SOURCE RECORDS
==================================================

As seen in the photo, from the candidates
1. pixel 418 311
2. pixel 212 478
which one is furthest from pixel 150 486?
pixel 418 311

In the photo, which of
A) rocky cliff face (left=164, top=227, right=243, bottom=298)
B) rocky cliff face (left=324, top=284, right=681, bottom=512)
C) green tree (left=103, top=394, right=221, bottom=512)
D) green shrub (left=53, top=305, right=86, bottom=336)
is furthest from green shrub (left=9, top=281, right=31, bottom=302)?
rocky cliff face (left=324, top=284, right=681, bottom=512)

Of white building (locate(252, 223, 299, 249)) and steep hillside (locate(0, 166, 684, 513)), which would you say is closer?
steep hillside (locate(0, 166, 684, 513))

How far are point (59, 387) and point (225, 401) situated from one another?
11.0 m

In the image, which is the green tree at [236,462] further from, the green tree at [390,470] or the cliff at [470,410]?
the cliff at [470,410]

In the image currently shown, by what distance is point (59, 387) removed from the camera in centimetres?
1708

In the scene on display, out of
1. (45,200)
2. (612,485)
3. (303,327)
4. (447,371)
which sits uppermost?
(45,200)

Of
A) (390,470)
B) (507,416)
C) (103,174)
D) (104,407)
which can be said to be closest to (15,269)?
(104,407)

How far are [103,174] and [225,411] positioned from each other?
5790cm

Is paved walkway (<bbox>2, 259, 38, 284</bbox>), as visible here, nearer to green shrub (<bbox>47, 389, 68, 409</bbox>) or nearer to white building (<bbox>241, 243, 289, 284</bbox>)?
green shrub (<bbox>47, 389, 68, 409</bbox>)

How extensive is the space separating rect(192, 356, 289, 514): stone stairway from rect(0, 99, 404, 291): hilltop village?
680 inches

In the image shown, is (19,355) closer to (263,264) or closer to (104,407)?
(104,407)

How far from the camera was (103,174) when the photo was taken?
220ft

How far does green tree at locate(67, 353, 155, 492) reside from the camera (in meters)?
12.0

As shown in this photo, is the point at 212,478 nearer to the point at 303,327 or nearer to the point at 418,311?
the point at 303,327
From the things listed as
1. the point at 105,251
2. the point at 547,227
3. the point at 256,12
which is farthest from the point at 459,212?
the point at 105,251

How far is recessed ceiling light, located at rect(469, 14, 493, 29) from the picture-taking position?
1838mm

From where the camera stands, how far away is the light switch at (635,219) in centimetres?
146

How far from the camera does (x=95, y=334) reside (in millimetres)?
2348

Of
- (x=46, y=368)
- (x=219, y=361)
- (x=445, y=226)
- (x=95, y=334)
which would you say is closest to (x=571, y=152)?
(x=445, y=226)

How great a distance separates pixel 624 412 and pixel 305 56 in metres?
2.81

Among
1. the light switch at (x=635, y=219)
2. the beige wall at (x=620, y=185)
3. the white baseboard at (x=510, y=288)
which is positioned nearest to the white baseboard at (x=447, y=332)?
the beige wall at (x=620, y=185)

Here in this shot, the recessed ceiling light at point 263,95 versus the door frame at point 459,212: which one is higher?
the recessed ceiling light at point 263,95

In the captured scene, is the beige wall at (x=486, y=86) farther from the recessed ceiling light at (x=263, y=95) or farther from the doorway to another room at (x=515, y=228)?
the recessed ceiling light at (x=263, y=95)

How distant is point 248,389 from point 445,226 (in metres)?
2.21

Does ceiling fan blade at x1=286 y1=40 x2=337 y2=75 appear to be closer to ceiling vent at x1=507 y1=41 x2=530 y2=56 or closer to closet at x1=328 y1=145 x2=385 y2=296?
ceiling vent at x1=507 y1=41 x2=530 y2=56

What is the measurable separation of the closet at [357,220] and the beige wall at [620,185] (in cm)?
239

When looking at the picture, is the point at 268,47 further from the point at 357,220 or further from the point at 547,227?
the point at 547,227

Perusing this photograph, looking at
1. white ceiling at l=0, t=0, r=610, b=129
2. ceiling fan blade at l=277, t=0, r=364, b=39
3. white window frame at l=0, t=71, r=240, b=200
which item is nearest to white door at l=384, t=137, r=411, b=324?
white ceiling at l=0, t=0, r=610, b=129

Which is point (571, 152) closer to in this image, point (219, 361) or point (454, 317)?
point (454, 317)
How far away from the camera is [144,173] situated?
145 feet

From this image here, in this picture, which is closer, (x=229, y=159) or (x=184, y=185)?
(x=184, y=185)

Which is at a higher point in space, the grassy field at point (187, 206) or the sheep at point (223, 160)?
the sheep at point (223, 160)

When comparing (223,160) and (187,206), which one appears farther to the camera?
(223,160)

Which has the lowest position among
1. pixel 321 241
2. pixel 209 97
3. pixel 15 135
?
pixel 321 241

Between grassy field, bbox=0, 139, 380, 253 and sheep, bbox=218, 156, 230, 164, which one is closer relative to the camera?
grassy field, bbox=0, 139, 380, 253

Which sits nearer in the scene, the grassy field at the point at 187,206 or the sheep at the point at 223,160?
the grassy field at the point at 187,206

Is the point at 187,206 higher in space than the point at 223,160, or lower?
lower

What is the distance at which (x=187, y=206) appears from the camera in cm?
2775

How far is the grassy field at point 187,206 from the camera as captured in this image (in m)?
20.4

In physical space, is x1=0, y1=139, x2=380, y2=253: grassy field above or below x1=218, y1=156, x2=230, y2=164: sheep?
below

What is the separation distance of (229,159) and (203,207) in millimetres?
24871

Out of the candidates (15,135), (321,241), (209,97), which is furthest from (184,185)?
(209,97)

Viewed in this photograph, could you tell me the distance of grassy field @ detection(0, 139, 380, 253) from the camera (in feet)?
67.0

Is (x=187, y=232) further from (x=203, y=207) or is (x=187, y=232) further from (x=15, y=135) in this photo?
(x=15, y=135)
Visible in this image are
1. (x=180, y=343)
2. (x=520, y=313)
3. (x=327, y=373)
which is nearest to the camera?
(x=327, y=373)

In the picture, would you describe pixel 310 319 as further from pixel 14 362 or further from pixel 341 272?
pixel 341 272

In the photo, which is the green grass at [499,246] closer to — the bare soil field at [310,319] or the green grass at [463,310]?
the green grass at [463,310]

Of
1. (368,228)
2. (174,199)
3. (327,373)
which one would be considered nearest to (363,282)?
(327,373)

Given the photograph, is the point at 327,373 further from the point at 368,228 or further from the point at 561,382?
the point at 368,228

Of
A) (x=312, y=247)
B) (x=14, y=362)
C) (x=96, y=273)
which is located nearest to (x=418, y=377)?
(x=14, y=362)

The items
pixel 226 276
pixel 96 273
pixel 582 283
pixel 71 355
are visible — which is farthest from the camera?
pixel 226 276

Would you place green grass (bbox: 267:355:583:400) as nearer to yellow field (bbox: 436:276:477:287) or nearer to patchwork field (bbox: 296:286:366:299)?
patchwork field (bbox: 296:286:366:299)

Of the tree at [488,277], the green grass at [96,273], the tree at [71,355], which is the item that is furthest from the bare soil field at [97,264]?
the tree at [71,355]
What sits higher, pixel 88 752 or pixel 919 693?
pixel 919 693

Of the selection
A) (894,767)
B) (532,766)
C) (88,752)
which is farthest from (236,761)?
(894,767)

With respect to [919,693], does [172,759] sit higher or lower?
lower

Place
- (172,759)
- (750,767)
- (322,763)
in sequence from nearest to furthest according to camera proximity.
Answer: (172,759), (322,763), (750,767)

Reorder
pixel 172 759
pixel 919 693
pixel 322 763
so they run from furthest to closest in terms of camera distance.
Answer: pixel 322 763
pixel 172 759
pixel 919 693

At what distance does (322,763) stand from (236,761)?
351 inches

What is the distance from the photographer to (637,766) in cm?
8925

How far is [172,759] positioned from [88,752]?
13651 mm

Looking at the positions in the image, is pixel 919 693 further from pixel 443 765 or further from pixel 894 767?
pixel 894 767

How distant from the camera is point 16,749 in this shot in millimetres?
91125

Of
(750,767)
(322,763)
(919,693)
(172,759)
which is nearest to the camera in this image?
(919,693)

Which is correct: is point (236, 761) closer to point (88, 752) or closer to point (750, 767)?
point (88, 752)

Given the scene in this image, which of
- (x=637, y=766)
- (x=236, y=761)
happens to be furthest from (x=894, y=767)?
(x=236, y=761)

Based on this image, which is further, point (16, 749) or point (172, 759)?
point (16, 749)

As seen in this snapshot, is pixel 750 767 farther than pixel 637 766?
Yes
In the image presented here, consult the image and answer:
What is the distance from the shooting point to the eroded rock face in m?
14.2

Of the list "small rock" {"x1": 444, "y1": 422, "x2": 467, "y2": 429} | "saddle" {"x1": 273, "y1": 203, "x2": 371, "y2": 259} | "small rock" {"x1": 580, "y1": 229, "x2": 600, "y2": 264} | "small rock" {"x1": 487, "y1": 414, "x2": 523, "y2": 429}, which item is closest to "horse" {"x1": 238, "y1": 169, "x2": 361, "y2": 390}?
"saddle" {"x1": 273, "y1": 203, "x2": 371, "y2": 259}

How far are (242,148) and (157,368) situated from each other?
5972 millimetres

==================================================

TASK INSTRUCTIONS
Write out again the lines from the one containing "What sits higher, pixel" to the one containing "Answer: (172,759), (322,763), (750,767)", adding 39 to each coordinate that appears in the answers and leaving everything else unchanged.

RESPONSE BELOW
What sits higher, pixel 88 752 or pixel 919 693?
pixel 958 732

Of the selection
A) (894,767)
B) (532,766)
C) (88,752)
which is farthest from (236,761)?
(933,806)

With respect to [919,693], does [172,759] sit higher or lower?
lower

Place
- (172,759)
- (750,767)
- (322,763)
in sequence from nearest to furthest according to camera proximity.
Answer: (211,798), (361,802), (789,806)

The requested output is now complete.